▶ PROMPT: Please reproduce the entries that follow without a single difference.
[RECORDS FOR PROCESSING Boundary: Start]
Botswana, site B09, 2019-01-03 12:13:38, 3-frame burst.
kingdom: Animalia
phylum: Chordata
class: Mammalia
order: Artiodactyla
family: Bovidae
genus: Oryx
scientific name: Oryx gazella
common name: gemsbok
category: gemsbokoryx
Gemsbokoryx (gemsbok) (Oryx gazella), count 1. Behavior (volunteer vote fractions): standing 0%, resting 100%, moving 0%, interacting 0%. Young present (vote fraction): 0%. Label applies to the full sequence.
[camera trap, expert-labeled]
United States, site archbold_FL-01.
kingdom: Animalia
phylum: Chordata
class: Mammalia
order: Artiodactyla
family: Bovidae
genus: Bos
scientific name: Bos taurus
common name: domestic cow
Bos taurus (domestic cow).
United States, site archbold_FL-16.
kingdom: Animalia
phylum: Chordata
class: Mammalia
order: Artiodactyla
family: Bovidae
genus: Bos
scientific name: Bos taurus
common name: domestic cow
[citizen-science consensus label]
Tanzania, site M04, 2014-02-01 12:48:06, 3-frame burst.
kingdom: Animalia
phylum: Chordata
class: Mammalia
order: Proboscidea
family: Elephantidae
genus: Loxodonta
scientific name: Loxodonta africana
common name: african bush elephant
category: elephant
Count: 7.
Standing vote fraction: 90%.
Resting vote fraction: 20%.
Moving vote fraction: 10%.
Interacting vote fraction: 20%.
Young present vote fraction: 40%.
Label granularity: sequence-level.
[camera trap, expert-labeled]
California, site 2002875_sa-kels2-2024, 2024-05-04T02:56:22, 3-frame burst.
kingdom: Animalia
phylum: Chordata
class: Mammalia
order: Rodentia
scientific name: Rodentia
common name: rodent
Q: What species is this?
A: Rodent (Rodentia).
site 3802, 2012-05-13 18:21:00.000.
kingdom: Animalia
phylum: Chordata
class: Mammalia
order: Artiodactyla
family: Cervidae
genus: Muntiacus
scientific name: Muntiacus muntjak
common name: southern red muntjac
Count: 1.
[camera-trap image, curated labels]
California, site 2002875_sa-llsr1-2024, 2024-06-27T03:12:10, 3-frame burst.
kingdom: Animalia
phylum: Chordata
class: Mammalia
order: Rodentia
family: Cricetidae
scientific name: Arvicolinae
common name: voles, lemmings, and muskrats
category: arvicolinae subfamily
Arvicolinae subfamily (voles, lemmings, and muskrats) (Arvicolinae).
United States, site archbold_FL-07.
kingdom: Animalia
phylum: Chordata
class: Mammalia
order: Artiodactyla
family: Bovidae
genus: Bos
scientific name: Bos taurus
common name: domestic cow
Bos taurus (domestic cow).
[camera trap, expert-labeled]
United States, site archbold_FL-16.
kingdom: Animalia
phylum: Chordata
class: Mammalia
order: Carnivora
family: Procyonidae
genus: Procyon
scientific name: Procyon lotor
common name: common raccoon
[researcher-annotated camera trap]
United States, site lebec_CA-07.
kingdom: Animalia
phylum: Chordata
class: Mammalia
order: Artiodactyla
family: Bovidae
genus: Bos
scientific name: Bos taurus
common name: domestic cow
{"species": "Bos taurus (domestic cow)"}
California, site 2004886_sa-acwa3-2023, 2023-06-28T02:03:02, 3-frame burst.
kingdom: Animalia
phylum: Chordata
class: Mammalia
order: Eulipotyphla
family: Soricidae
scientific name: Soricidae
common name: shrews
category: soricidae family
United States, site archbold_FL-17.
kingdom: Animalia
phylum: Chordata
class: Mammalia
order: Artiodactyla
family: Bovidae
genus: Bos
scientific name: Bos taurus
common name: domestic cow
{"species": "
[RECORDS FOR PROCESSING Boundary: End]
▶ YOUR RESPONSE:
Botswana, site B09, 2019-01-03 12:13:38, 3-frame burst.
kingdom: Animalia
phylum: Chordata
class: Mammalia
order: Artiodactyla
family: Bovidae
genus: Oryx
scientific name: Oryx gazella
common name: gemsbok
category: gemsbokoryx
Gemsbokoryx (gemsbok) (Oryx gazella), count 1. Behavior (volunteer vote fractions): standing 0%, resting 100%, moving 0%, interacting 0%. Young present (vote fraction): 0%. Label applies to the full sequence.
[camera trap, expert-labeled]
United States, site archbold_FL-01.
kingdom: Animalia
phylum: Chordata
class: Mammalia
order: Artiodactyla
family: Bovidae
genus: Bos
scientific name: Bos taurus
common name: domestic cow
Bos taurus (domestic cow).
United States, site archbold_FL-16.
kingdom: Animalia
phylum: Chordata
class: Mammalia
order: Artiodactyla
family: Bovidae
genus: Bos
scientific name: Bos taurus
common name: domestic cow
[citizen-science consensus label]
Tanzania, site M04, 2014-02-01 12:48:06, 3-frame burst.
kingdom: Animalia
phylum: Chordata
class: Mammalia
order: Proboscidea
family: Elephantidae
genus: Loxodonta
scientific name: Loxodonta africana
common name: african bush elephant
category: elephant
Count: 7.
Standing vote fraction: 90%.
Resting vote fraction: 20%.
Moving vote fraction: 10%.
Interacting vote fraction: 20%.
Young present vote fraction: 40%.
Label granularity: sequence-level.
[camera trap, expert-labeled]
California, site 2002875_sa-kels2-2024, 2024-05-04T02:56:22, 3-frame burst.
kingdom: Animalia
phylum: Chordata
class: Mammalia
order: Rodentia
scientific name: Rodentia
common name: rodent
Q: What species is this?
A: Rodent (Rodentia).
site 3802, 2012-05-13 18:21:00.000.
kingdom: Animalia
phylum: Chordata
class: Mammalia
order: Artiodactyla
family: Cervidae
genus: Muntiacus
scientific name: Muntiacus muntjak
common name: southern red muntjac
Count: 1.
[camera-trap image, curated labels]
California, site 2002875_sa-llsr1-2024, 2024-06-27T03:12:10, 3-frame burst.
kingdom: Animalia
phylum: Chordata
class: Mammalia
order: Rodentia
family: Cricetidae
scientific name: Arvicolinae
common name: voles, lemmings, and muskrats
category: arvicolinae subfamily
Arvicolinae subfamily (voles, lemmings, and muskrats) (Arvicolinae).
United States, site archbold_FL-07.
kingdom: Animalia
phylum: Chordata
class: Mammalia
order: Artiodactyla
family: Bovidae
genus: Bos
scientific name: Bos taurus
common name: domestic cow
Bos taurus (domestic cow).
[camera trap, expert-labeled]
United States, site archbold_FL-16.
kingdom: Animalia
phylum: Chordata
class: Mammalia
order: Carnivora
family: Procyonidae
genus: Procyon
scientific name: Procyon lotor
common name: common raccoon
[researcher-annotated camera trap]
United States, site lebec_CA-07.
kingdom: Animalia
phylum: Chordata
class: Mammalia
order: Artiodactyla
family: Bovidae
genus: Bos
scientific name: Bos taurus
common name: domestic cow
{"species": "Bos taurus (domestic cow)"}
California, site 2004886_sa-acwa3-2023, 2023-06-28T02:03:02, 3-frame burst.
kingdom: Animalia
phylum: Chordata
class: Mammalia
order: Eulipotyphla
family: Soricidae
scientific name: Soricidae
common name: shrews
category: soricidae family
United States, site archbold_FL-17.
kingdom: Animalia
phylum: Chordata
class: Mammalia
order: Artiodactyla
family: Bovidae
genus: Bos
scientific name: Bos taurus
common name: domestic cow
{"species": "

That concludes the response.